Formato y trazabilidad: lo que distingue un registro válido de uno cuestionable

El inspector no solo examina el contenido de los registros: examina también las condiciones que garantizan su fiabilidad. Elementos que aumentan la confianza del inspector en los registros:

  • Imposibilidad de modificación sin rastro: los sistemas con log de auditoría que registran quién modificó un fichaje, cuándo y qué se cambió son significativamente más sólidos ante la inspección.
  • Validación por el trabajador: registros que el propio trabajador confirma, ya sea mediante firma física o validación digital, tienen mayor peso probatorio.
  • Exportación estructurada: poder generar en segundos un informe del periodo solicitado, con todos los campos ordenados, transmite competencia en la gestión y reduce la percepción de que la empresa tiene algo que ocultar.
  • Variación razonable en los datos: horarios que muestran variaciones realistas —unos días el empleado entra a las 8:54, otros a las 9:07— son más creíbles que los que marcan siempre la hora exacta del contrato.
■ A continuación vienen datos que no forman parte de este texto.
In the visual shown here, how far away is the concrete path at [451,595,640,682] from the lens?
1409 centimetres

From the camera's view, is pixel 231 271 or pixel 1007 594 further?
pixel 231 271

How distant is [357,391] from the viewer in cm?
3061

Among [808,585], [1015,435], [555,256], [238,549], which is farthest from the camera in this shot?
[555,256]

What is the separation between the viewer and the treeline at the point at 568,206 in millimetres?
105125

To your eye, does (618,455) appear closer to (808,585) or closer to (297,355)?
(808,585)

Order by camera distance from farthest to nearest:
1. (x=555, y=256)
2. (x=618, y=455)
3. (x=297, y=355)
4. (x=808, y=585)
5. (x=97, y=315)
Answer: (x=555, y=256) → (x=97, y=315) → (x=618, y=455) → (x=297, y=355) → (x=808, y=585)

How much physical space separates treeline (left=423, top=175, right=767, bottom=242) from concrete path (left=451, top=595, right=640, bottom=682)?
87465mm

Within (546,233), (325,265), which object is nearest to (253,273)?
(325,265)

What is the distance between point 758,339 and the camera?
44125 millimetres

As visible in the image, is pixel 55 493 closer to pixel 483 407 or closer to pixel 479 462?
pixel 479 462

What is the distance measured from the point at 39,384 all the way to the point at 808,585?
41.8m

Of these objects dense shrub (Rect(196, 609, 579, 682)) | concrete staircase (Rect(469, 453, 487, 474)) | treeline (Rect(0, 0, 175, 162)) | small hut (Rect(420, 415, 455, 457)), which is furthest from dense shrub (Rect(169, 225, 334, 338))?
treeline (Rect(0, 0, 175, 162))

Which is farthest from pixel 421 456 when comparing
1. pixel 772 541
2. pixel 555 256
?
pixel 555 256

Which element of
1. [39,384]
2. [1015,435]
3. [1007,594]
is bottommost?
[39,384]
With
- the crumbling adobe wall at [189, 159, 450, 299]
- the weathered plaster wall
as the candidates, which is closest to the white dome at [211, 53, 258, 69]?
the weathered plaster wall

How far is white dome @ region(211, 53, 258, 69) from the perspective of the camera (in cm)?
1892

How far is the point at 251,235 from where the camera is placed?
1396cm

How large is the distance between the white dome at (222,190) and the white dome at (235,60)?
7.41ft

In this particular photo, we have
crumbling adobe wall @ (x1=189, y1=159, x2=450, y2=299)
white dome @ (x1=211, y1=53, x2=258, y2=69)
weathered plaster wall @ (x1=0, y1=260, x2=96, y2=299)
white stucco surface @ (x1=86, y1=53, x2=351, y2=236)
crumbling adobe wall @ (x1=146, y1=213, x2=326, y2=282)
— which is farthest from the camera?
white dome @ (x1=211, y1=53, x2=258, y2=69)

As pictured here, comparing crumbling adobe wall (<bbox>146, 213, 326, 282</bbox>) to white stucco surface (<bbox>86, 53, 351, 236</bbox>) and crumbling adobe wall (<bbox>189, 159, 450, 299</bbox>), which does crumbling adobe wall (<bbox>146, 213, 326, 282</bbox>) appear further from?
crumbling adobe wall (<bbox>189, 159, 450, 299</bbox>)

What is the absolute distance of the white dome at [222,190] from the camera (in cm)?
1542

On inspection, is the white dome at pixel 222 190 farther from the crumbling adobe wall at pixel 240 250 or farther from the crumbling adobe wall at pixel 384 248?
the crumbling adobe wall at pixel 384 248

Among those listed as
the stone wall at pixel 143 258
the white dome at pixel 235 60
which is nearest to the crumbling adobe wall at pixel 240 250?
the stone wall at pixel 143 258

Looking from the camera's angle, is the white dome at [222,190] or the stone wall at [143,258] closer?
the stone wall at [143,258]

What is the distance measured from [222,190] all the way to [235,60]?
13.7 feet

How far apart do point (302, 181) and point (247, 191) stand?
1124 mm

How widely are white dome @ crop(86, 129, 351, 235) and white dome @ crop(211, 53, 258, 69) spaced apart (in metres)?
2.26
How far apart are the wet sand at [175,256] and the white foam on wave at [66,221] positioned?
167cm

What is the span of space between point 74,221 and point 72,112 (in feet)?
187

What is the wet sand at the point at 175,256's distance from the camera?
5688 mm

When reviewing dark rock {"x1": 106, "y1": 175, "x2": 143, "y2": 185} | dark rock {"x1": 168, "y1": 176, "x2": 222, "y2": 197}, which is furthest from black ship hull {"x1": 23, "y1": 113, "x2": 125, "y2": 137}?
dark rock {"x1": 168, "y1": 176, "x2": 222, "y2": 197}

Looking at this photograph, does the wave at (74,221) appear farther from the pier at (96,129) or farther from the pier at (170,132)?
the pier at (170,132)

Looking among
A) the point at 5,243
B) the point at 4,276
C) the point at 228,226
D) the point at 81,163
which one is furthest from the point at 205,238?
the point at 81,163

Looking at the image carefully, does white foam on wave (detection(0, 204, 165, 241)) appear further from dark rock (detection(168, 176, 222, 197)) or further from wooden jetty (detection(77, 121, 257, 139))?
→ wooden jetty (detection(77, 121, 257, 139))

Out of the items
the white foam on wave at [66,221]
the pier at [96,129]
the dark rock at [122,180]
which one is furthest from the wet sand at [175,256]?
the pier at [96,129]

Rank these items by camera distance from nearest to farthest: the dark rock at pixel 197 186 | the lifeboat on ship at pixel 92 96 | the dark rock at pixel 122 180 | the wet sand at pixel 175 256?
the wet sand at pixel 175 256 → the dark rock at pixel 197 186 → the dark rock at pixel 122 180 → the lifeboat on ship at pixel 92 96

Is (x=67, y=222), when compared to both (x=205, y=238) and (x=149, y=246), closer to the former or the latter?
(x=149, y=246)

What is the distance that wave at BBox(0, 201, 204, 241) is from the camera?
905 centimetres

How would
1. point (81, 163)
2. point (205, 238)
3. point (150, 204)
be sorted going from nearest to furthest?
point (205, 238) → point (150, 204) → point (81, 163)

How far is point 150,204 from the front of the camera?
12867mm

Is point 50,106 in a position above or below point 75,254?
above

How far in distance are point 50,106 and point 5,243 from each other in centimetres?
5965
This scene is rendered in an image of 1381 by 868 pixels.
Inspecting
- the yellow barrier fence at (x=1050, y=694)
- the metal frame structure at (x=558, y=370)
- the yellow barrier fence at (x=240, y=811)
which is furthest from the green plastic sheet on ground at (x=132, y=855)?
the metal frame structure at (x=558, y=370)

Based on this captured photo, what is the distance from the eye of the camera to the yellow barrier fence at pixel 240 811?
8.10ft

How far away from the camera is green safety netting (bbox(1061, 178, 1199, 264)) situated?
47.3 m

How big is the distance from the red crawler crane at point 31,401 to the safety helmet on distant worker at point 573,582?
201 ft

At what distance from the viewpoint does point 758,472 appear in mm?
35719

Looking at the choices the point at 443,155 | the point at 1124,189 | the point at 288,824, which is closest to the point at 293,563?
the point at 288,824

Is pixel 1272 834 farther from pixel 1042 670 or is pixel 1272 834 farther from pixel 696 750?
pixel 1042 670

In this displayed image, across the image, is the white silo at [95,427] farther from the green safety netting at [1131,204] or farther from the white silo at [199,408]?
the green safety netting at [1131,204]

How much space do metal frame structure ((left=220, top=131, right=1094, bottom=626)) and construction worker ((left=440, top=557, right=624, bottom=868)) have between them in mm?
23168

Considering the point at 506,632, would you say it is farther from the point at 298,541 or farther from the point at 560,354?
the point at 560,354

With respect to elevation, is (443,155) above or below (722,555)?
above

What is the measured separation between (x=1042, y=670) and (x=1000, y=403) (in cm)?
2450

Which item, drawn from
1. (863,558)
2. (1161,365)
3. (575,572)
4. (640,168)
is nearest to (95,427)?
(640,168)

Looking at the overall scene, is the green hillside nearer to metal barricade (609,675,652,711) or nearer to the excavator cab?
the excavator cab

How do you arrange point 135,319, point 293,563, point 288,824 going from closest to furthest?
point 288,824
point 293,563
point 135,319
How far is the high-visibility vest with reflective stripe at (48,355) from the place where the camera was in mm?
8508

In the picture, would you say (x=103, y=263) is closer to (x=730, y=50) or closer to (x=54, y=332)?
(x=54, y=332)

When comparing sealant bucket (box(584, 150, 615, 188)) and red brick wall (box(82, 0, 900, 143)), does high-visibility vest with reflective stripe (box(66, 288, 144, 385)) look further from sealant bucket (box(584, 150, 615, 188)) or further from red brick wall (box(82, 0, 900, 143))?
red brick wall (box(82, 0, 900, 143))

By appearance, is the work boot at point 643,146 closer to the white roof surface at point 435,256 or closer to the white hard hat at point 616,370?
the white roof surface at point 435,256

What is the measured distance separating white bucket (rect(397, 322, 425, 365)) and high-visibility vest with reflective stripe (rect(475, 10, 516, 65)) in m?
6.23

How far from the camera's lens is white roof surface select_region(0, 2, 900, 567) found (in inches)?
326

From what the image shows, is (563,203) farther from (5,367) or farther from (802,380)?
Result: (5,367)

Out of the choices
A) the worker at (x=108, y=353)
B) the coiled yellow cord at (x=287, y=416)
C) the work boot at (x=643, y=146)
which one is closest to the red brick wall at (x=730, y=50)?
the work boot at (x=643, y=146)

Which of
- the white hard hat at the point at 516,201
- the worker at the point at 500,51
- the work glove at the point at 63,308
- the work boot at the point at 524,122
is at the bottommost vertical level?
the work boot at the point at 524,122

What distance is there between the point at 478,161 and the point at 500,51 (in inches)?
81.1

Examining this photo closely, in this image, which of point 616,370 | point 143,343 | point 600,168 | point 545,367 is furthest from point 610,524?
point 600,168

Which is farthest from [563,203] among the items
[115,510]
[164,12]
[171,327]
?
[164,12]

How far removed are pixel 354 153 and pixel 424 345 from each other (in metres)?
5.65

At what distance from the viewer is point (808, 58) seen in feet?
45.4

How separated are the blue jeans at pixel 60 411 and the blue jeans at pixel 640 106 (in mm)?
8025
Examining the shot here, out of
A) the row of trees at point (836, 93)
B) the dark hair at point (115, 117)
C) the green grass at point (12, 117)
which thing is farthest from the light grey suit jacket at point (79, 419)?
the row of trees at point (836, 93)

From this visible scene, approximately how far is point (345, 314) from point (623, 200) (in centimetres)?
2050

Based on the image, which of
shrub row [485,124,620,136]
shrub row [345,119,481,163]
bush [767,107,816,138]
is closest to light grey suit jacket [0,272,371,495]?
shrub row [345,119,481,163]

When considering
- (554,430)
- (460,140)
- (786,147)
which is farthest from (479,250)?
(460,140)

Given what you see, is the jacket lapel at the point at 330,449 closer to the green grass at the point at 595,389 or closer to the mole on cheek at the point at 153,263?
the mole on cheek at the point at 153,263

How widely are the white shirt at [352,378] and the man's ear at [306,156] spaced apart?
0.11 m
Para una guía operativa sobre cómo implementar y mantener un sistema de fichaje que supere cualquier inspección, el sistema de fichaje QR desde el móvil ofrece todos estos elementos de forma nativa.


Acta de obstrucción: consecuencias graves

El acta de obstrucción es el instrumento que usa la ITSS cuando la empresa impide, dificulta o retrasa la actuación inspectora. Es importante conocerla porque las empresas, a veces sin intención deliberada, incurren en conductas que pueden tipificarse como obstrucción.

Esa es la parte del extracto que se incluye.